As the threat landscape has become more perilous and complex, regulators have imposed a wide array of mandates designed to protect sensitive personal information. For most organizations, compliance is seen as the cost of doing business. However, if executed strategically it can not only improve a company’s overall security posture but shortens sales cycles and open the business to new markets.
In order to turn compliance from a check-the-box line item into a valued business initiative, businesses need to identify all global, local and industry regulations that apply to their business and, also, strategically implement the processes and technologies that keep them compliant. Whether you’re targeting specific industry verticals or going after international customers, entering new markets requires continuous education about the latest in compliance and regulatory standards as they relate to data privacy and security.
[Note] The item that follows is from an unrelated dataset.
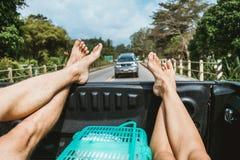 De benen van twee mensen reisten in bestelwagen Stock Fotografie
A good way to get started is to put together a roadmap for how you will get, and stay, compliant with the regulations relevant to your business. What follows is an outline of such roadmap.
Start with the Basics
When you’re building a house, a foundation is the key to a safe structure. This holds true for building a compliance roadmap for an IT infrastructure.
The first step is to ensure the infrastructure is configured in accordance with Center for Internet Security (CIS) benchmarks. If operating in Amazon Web Services (AWS), ensure all AWS best practices are met. Setting this foundation will help meet basic security and compliance requirements and will simplify the compliance journey from the very start.
Once the foundation has been set, it’s then time for the compliance, IT and security teams to determine which regulations apply to their business. This is the backbone of the compliance roadmap. The good news is that many of these regulations overlap so businesses can complete requirements for multiple regulations at the same time.
First Stop: SOC 2
As a component of the American Institute of CPAs Service Organization Control reporting platform, SOC 2’s goal is to ensure that internal IT systems are configured for maximum security, emphasizing the privacy of customer data. It’s specifically designed for service providers storing customer data in the cloud, and this means it’s becoming increasingly relevant as companies continue their cloud migrations. SOC 2 goes beyond a simple technical audit though, requiring businesses to establish and follow stringent security policies and procedures that encompass the security, availability, processing integrity and confidentiality of any data stored in the cloud.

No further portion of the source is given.